According to Wigfield, the FCC created the first Connect America Fund (CAP I) in 2011 and offered financial incentives for broadband build-out to the country’s largest providers, including Verizon, in Massachusetts. “CAP II is a follow-up, in states where the big guys didn’t take the money, in areas where it was too costly to serve,” Wigfield said.

The eligible areas for this funding include regions in states where larger telephone providers declined an earlier offer, and areas that are not served by a current carrier or unsubsidized service provider with certain broadband speeds. Eventually, a CAP III will be set up for the most remote areas that still have no high-speed internet.
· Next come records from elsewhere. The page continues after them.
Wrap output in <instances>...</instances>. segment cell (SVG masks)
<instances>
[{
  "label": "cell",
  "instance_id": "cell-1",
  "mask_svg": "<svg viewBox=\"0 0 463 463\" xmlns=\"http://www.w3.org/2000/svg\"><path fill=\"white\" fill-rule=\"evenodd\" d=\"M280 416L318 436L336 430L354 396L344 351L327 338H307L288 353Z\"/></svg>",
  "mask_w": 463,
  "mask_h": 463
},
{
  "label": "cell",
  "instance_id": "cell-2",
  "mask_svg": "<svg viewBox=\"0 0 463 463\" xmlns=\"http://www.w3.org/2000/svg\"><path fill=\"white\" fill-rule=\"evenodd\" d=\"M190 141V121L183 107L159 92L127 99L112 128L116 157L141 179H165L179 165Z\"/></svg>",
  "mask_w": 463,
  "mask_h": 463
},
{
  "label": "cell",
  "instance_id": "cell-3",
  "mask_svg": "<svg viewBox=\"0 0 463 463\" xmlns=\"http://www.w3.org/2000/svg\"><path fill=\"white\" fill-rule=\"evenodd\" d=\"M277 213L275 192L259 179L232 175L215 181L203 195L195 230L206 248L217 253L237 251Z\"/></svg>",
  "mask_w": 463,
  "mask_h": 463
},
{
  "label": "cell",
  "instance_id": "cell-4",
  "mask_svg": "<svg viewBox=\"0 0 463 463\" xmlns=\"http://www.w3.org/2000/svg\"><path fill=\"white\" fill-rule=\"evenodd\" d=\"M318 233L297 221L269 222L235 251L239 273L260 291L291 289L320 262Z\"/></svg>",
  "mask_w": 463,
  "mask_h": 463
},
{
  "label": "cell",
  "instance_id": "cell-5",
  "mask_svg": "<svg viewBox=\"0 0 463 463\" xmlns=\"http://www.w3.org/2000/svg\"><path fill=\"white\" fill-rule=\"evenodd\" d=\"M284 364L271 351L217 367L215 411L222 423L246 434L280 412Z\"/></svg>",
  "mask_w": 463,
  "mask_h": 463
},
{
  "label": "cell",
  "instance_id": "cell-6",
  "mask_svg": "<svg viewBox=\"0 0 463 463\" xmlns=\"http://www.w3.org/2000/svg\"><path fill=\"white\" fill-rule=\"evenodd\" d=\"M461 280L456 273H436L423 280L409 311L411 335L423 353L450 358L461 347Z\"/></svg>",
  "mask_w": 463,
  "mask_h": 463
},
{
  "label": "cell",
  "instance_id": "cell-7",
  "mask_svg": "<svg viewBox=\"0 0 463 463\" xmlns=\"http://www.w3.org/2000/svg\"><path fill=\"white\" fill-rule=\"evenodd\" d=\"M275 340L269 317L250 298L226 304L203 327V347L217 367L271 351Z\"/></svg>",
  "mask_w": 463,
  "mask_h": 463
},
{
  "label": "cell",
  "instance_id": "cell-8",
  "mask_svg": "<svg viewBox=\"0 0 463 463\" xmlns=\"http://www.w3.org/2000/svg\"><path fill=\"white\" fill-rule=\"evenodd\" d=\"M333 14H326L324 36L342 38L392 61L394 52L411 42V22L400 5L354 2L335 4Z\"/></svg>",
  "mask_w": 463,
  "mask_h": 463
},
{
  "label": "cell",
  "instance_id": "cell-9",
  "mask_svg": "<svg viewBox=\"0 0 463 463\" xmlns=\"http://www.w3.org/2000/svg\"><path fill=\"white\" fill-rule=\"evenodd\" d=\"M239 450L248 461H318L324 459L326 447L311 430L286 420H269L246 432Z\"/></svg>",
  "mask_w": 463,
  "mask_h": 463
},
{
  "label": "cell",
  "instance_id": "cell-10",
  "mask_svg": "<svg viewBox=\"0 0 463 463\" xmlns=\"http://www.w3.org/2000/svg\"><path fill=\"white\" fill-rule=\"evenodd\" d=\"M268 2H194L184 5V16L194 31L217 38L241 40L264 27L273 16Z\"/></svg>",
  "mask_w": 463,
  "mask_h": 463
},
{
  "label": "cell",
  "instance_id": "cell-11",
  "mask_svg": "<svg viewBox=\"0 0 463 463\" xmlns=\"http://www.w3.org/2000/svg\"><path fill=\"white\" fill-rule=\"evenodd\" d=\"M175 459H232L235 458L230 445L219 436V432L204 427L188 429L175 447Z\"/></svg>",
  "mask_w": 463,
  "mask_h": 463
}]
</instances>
“Connecting the unconnected in rural America is my top priority,” FCC Chairman Ajit Pai said in a news release. “I’m excited that our CAF auction will provide opportunities and cooperatives to bridge the digital divide for the Massachusetts consumers and small businesses that lack high-speed access today.”

The application period for providers who want to participate in the auction runs from March 19 through March 30. The CAP II program is to start July 24.

Separate plan

The Massachusetts Broadband Institute (MBI), which is overseeing last-mile broadband development, is separate from the FCC plan. But last year, MBI and the state Department of Telecommunications and Cable sent a letter to the federal Commission, asking that CAF I money declined by large telecommunications companies for rural Massachusetts build-outs in the last round be made available to the state again.

“Unfortunately, the FCC did not take up the suggestion, but the commonwealth did make that ask,” said spokesman Brian Noyes.

Crocker Communications President Matthew Crocker said he has been looking into CAF funding for about a year. If Crocker qualifies, the company will have up to 180 days to be designated as an Eligible Telecommunications Carrier. “We’re planning on qualifying to participate in the auction,” he said. “Then we’re allowed to bid — if we get the support of the towns.”

Crocker said getting towns’ support is crucial, since the company would be responsible for servicing their networks for 10 years under its CAF agreement with the FCC.

Crocker said the company hopes to provide 96 percent coverage to towns through the MBI grants, town matching funds and USDA rural utility loans. But if Crocker also gets the Connect America Funds, it may be able to provide 100 percent coverage or reduce monthly rates to subscribers.

“We won’t know what we get (from the FCC) until we win the auction,” he said.

Aaron Bean, operations manager for Westfield Gas & Electric, said his company is still reviewing the criteria for a CAF grant, to see if a municipal utility/telecommunications entity would qualify.

“The model we’ve been employing is the towns own their broadband networks and we assist with the operations,” Bean said.

If CAF is limited to private companies, said Bean, the chances of getting another grant are unlikely. “But it doesn’t hurt to at least try,” he said.